Es donnerte und grollte und das Wasser rann in Bächen herab. Nur leider nicht von Steinen und Felsen, sondern von den Markisen über dem Eingang unseres Hostels. Ein Slalom zwischen den Regentropfen war unmöglich und so versammelte sich die gesamte Belegschaft, mindestens 100 Rucksackreisende, im Aufenthaltsraum. Das Personal war um gute Unterhaltung bemüht und veranstaltete einen brasilianischen Abend. Es gab Essen nach Art des Nachbarlandes, Samba-Tänzerinnen traten auf und ein Spaßmacher animierte die Angereisten zum Chorgesang. Wie auch immer das klingen mag, die Stimmung war ausgelassen und gut. Gebracht hat der Regentanz allerdings nicht viel, höchsten noch mehr Regen. Denn auch am nächsten Morgen wollte sich die Sonne nicht zeigen. Egal, schließlich waren wir ja alle gekommen, um viel Wasser zu sehen – wenn auch bevorzugt von unten, anstatt von oben. Auf meinem Programm stand an diesem Tag die Besichtigung der Wasserfälle von der brasilianischen Seite aus. Von dort sollte man einen guten Panoramablick genießen können. Und so verließen wir, d.h. meine Wenigkeit und 9 weitere Naturbegeisterte, mit einem Shuttle-Bus unser Quartier in Richtung Brasilien. Die Grenzbeamtin in grün-gelb schien von unserer Gute-Laune-Mission gehört zu haben. Denn wie um uns unterstützen zu wollen, wippte das hübsche Mädchen in dem Glaskabuff mit ihrem ganzen Körper nach links und rechts, nickte ihren Kopf vor und zurück, ja spitzte die Lippen und Pfiff zu einer Melodie, die definitiv nur sie in ihrem Kopf hören konnte. (Wenn das ein Aushängeschild für die brasilianische Mentalität war, wie meine Mitstreitern mir versicherten, dann muss ich meine Reiseroute unbedingt nochmal überdenken!) Die Auswirkungen jedenfalls waren enorm. Nur die Laune der US-Amerikaner verschlechterte sich, zahlten sie doch 100 Dollar für ihr Visa und die Deutschen nichts. Manchmal kennt Gerechtigkeit eben doch Grenzen.

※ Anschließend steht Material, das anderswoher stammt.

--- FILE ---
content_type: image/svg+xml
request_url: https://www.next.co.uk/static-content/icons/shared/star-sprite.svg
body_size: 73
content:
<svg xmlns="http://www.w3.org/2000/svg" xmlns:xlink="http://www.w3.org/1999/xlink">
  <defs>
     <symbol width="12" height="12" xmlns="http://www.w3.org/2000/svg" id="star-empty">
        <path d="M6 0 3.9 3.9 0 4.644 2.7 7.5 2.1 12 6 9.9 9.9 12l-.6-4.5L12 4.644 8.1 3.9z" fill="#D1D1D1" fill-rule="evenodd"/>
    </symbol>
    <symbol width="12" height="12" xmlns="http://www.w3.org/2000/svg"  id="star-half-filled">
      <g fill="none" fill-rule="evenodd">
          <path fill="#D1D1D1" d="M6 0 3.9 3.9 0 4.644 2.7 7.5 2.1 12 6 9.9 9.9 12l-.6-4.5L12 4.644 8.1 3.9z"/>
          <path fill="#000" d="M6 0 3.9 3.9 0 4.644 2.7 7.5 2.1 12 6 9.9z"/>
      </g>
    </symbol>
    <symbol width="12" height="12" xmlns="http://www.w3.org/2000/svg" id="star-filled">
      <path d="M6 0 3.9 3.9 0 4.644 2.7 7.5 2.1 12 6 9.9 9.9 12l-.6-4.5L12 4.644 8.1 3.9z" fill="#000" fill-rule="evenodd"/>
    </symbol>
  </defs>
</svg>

Aufgrund der fast freundschaftlichen Atmosphäre war es schon im Hostel ein leichtes gewesen, andere Backpacker kennenzulernen. Und so wurde ich auch im Shuttle-Bus schnell mit Davide, einem Italiener, warm, mit dem ich dann auch den Rest des Tages verbrachte. Schnell stellte sich heraus, dass wir beide eine Leidenschaft fürs Fotografieren teilten, welcher wir dann auch nach knapp einer Stunde gemeinsam fröhnen konnten.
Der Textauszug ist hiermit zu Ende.